* _ISTRUZIONI_: Nel brano sulla ripresa del calcio, che cosa deve ricevere il Governo dalla FIGC prima di dare l'ok?

* _BRANO ESTRATTO_:

Il calcio italiano programma la ripresa subito dopo la fine del lockdown: il Governo dovrà dare l'ok dopo aver ricevuto dalla FIGC il protocollo di sicurezza che avrà il compito di dettare le linee guida per gli allenamenti, ma ad oggi c'è incertezza su quella che sarà la data effettiva del ritorno in campo.
Intervenuto in una diretta Instagram con 'La Gazzetta dello Sport', Roberto Mancini ha discusso di questo tema affrontandolo dal suo punto di vista, quello del commissario tecnico della Nazionale.
"Da ct potrei dire che non riprendere il campionato sarebbe, egoisticamente, un vantaggio: tante gare di fila sarebbero pesanti e mancherebbe il riposo per evitare infortuni e cali di rendimento. So bene che i giocatori vogliono tornare ed è per loro che spero nella ripresa".

* _I DATI_:
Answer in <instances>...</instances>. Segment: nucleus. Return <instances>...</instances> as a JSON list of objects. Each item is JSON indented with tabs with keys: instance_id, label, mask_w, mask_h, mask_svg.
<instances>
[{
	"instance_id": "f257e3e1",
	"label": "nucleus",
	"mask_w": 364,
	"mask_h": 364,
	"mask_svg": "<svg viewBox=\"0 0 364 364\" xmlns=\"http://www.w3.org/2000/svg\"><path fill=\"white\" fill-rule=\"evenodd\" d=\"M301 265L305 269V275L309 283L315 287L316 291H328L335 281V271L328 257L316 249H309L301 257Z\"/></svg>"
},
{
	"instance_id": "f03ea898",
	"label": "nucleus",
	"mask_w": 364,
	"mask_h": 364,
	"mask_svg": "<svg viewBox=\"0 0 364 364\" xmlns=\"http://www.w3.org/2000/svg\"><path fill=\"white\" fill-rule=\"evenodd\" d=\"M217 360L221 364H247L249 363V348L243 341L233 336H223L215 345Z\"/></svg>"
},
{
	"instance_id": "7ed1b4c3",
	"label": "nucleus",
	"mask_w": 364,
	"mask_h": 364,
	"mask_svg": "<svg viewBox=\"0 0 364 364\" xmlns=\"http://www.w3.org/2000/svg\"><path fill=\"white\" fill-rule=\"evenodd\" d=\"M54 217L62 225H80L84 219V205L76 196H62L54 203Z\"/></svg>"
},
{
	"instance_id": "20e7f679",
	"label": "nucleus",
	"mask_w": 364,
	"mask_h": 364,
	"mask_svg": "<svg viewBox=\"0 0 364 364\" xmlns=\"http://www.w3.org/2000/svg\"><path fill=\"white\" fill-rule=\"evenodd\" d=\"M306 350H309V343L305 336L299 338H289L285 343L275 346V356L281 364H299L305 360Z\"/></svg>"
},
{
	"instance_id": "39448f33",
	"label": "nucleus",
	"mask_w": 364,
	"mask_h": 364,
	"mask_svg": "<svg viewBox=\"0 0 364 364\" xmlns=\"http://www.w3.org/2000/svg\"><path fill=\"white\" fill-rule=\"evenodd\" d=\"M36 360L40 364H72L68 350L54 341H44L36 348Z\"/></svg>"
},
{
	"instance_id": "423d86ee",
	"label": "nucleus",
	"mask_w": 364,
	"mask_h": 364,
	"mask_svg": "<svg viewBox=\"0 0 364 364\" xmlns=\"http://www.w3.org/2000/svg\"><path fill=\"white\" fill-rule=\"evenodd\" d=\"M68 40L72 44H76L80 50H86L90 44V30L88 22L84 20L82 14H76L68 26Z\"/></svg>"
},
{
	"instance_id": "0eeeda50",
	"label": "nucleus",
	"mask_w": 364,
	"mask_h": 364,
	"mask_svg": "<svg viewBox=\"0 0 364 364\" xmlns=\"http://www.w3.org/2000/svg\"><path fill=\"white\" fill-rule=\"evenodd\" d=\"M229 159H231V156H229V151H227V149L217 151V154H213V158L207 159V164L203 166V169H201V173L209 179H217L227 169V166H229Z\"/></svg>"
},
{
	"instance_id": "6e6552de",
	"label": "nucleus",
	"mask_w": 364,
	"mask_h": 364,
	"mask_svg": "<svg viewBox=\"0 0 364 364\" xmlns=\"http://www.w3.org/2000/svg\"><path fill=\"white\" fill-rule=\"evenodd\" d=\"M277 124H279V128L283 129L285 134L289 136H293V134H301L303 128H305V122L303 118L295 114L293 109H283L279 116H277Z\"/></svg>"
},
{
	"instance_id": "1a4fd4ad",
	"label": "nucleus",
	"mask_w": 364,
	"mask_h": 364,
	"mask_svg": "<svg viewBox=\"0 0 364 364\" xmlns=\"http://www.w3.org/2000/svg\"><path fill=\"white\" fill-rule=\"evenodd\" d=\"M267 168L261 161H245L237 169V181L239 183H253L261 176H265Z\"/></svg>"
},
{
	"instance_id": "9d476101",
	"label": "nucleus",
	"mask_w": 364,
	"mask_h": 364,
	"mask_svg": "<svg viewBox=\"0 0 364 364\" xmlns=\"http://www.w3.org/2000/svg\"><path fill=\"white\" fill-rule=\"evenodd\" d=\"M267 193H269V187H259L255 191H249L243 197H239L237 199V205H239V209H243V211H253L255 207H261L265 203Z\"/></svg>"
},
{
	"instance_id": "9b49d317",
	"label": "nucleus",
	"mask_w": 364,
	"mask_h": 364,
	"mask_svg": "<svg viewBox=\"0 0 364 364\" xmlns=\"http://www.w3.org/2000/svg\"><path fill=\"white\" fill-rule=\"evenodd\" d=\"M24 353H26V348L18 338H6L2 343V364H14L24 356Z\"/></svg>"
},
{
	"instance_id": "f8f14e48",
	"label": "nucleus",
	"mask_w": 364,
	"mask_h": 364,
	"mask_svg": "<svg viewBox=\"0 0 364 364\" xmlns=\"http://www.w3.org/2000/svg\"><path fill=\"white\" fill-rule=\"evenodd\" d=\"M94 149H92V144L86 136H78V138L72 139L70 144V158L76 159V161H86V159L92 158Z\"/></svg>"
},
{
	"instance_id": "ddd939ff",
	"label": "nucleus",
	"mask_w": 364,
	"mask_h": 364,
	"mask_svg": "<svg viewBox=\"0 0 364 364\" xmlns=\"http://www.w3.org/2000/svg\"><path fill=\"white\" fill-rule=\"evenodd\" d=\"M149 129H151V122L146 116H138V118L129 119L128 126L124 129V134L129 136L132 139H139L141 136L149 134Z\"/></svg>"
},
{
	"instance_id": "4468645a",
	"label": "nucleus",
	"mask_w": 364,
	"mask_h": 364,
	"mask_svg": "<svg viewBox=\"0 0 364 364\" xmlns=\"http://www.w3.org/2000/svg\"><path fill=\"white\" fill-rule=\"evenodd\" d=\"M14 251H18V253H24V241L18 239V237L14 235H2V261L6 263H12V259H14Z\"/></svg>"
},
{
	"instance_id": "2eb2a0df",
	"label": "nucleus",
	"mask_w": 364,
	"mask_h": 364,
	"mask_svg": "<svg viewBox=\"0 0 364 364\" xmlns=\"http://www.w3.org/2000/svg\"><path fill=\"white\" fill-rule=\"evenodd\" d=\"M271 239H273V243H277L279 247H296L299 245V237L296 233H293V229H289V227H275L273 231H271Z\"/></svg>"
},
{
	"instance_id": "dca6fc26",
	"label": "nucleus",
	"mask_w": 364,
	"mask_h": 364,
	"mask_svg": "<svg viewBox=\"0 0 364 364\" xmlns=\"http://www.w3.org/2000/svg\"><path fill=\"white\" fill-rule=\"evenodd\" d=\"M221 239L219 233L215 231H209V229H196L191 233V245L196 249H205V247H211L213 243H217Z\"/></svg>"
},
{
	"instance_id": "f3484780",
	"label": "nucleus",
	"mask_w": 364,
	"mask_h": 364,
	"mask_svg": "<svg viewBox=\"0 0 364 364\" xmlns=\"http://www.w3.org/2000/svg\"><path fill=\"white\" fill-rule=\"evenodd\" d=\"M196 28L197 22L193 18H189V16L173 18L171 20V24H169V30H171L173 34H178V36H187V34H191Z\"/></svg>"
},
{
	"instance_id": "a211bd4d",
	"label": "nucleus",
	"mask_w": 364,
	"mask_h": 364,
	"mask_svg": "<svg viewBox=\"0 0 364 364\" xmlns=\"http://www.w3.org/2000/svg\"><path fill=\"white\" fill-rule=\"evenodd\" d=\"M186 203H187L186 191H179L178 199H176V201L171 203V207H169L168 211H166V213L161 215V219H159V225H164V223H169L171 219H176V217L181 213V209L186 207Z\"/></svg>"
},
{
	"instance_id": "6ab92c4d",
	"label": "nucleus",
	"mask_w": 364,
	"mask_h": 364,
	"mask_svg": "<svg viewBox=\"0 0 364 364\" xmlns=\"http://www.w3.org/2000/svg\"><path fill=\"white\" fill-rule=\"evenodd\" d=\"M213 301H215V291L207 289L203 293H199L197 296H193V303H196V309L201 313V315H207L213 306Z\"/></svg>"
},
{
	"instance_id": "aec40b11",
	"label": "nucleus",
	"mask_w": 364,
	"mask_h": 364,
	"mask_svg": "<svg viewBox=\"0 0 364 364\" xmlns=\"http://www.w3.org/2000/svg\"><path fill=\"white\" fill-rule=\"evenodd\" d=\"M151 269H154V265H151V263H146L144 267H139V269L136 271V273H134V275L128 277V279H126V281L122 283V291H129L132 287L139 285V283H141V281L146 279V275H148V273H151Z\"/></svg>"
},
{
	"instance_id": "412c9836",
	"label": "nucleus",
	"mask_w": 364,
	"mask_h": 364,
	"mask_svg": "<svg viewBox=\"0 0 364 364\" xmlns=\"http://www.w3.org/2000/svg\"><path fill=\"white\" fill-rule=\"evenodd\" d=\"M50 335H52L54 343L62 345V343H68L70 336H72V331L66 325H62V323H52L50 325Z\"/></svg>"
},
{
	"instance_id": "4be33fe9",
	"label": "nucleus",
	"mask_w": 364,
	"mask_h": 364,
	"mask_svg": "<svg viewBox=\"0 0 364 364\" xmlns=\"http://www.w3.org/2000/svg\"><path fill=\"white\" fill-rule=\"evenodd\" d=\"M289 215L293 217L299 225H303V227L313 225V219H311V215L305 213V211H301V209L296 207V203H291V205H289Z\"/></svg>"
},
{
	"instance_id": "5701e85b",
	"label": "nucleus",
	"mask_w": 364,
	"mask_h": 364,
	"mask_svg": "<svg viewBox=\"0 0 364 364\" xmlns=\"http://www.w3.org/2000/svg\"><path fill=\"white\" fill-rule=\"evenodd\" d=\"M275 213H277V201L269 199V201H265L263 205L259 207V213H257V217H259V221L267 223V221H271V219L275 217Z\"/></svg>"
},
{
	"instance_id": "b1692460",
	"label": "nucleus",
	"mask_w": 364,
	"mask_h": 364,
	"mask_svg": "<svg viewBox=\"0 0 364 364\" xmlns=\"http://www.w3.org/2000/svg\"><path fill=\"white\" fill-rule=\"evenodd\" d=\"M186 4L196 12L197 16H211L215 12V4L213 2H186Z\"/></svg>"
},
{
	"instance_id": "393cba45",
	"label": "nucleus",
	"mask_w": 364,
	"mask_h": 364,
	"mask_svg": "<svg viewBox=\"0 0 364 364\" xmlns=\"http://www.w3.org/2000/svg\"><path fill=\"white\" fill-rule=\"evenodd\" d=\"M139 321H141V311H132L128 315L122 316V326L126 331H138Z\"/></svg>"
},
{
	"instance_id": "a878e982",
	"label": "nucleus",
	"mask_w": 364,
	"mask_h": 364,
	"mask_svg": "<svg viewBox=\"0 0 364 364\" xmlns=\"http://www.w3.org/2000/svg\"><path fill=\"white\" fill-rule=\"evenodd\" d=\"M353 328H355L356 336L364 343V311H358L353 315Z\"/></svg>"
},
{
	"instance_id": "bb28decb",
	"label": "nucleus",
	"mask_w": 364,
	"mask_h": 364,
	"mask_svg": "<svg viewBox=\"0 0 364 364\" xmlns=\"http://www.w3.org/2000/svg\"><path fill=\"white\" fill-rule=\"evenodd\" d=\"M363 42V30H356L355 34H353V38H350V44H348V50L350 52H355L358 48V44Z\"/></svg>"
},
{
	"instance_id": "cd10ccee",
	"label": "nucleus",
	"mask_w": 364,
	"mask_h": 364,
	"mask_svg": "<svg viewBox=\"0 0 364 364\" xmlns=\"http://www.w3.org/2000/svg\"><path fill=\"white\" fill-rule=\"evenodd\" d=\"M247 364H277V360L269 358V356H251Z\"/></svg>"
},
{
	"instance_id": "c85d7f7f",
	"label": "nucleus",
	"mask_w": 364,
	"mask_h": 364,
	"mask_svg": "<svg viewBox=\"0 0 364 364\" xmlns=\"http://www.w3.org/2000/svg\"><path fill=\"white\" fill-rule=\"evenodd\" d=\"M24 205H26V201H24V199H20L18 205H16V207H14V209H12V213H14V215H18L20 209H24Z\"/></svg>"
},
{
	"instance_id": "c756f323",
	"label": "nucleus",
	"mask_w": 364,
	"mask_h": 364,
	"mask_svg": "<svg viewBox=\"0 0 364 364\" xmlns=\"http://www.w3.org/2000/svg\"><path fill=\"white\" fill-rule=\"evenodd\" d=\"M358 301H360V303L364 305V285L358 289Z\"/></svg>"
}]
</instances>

* _RISPOSTA_: Il protocollo di sicurezza, che detterà le linee guida per gli allenamenti.